Not all text costs the same

The four-characters rule holds for ordinary English prose. The moment you leave that lane, it falls apart, and your costs change with it.

Code is heavier. Brackets, indentation, odd variable names, none of it was common in the same way plain English is, so it splits into more tokens per character.
Numbers and symbols are heavier. A long number can become a surprising number of tokens.
Other languages are much heavier. This one matters to a lot of us. Text in scripts the tokenizer saw less of, including many Indian languages, can run close to one token per character. That is roughly four times the token cost of the same meaning in English.

Sit with that last point for a second, because it is not just trivia. It means that, today, asking a question in Hindi or Tamil can cost several times more than asking the same question in English, purely because of how the tokenizer was built. The unfairness is baked into the unit itself. I think that is worth knowing, and worth pushing on.

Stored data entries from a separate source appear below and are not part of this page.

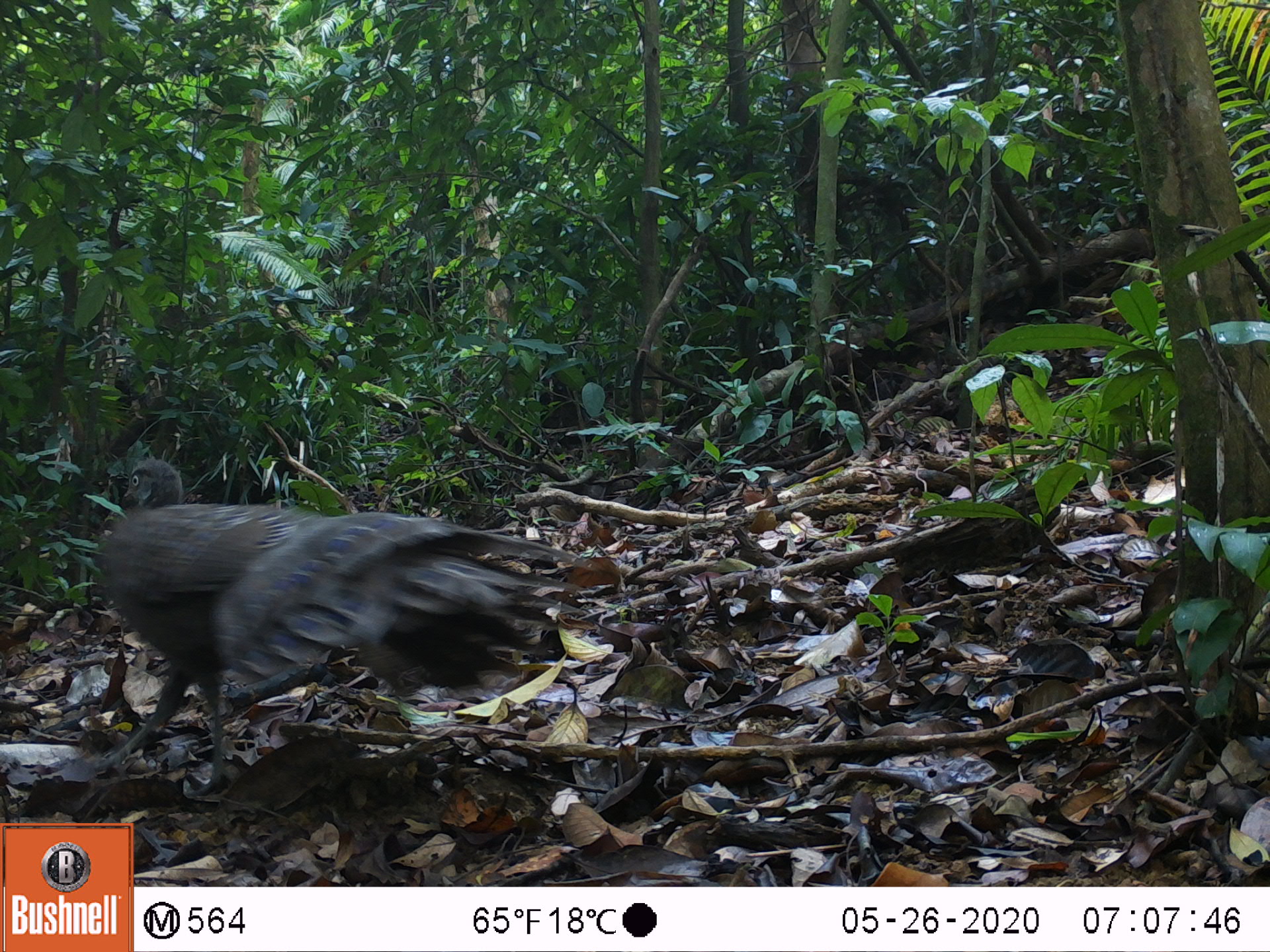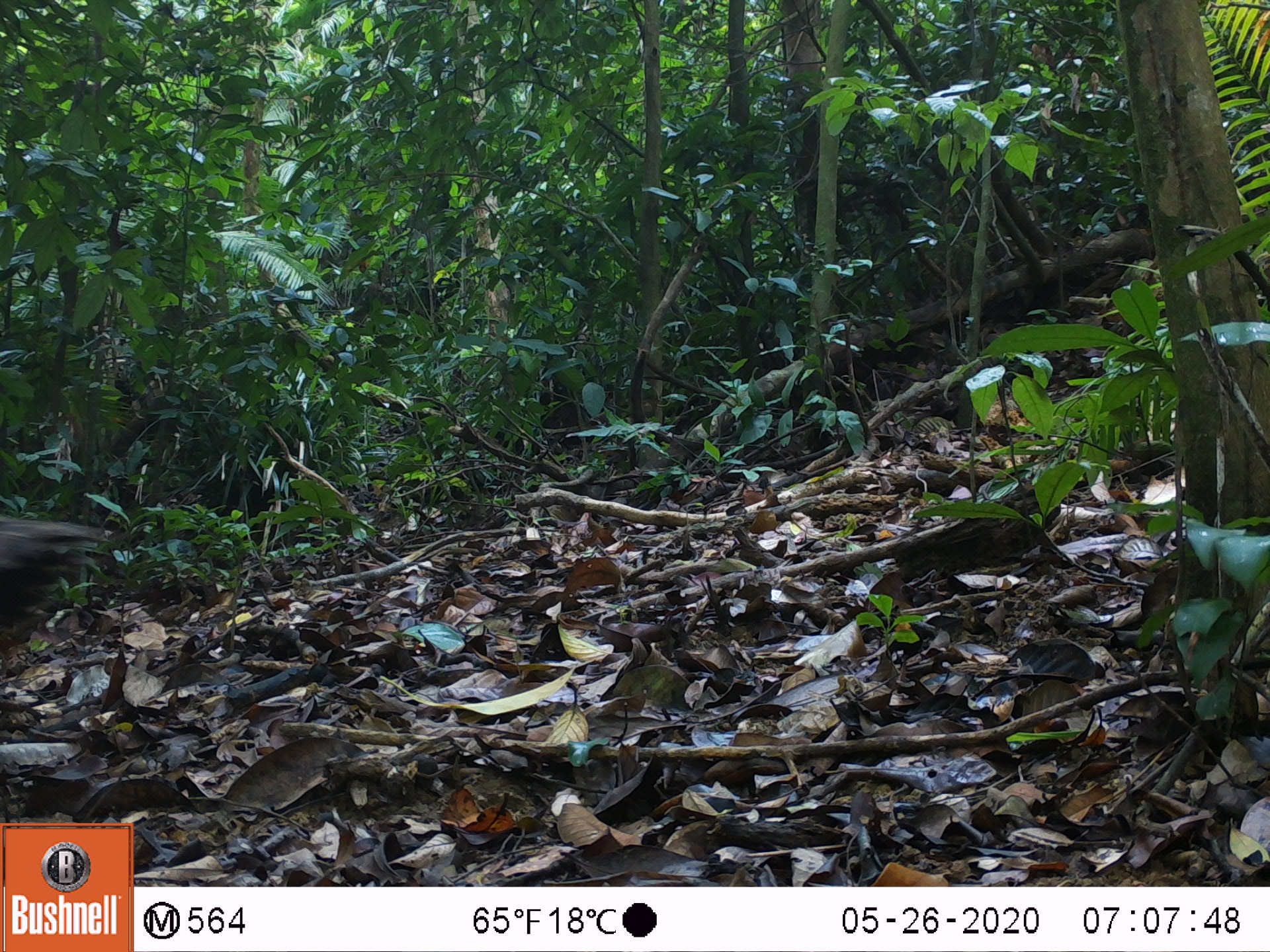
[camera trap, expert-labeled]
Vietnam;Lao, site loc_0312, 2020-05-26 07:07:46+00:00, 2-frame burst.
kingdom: Animalia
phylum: Chordata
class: Aves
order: Galliformes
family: Phasianidae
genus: Polyplectron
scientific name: Polyplectron bicalcaratum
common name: gray peacock-pheasant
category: grey peacock pheasant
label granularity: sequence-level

The part almost nobody mentions: everyone counts differently

You would think a token is a token. It is not. Each company built its own tokenizer, on its own data, with its own vocabulary. So the exact same sentence can cost a different number of tokens depending on who you send it to.

OpenAI

Claude

Gemini

~16

Illustrative, not a benchmark: the same sentence can land on different token counts across providers. For everyday prose the gap is usually small, a few percent. For code it can stretch to ten or twenty percent. The point is that there is no single true count.

Here is the real, checkable picture of how the big three differ:

OpenAI uses a library called tiktoken. Older models use an encoding called cl100k_base with a vocabulary around 100,000 chunks. Newer ones use o200k_base, roughly 200,000 chunks, with extra merges that handle code better. A bigger vocabulary means more text fits per token.
Anthropic (Claude) uses its own tokenizer and, notably, does not publish it. The supported way to know your real cost is to ask their count-tokens endpoint before you send the full request.
Google (Gemini) uses a different method again, called SentencePiece, with an even larger vocabulary.

So when you read that a model has a “200,000 token context window,” that number does not mean the same amount of text everywhere. Two hundred thousand of Claude’s tokens and two hundred thousand of OpenAI’s tokens are not the same number of words. The unit looks standard and is not.

This is exactly the kind of quiet, real headache you hit when you build a tool that talks to more than one provider, and it is part of why I built llmswap. You stop being able to assume “a token” means one fixed thing.

How to actually count them, when it matters

For a rough estimate, the four-characters rule is plenty. When you need the real number, do not guess. Use the tool the provider gives you:

For OpenAI models, the tiktoken library counts exactly, offline, in your own code.
For Claude, call the count-tokens endpoint, which returns the true input token total before you spend anything on the real call.
For Gemini, there is a matching count-tokens call.

The pattern is the same everywhere. Estimate freely while you are sketching, and measure precisely before anything ships or anything gets billed.

What I want you to take away

A token is a chunk of text, decided by frequency, that the model treats as a single number. It does not line up with letters, which is why “strawberry” trips it. It does not line up with words, which is why your bill is in this strange unit. And it does not line up across companies, which is why the same sentence has no single price.

None of this is magic, and none of it is arbitrary once you see the shape of it. It is just a side effect of teaching a machine to read by feeding it patterns instead of meaning.

The next time a model says something brilliant and then miscounts the r’s in a fruit, you will not be confused. You will know it never saw the letters at all. It was only ever working with chunks, doing its best, the way it always is.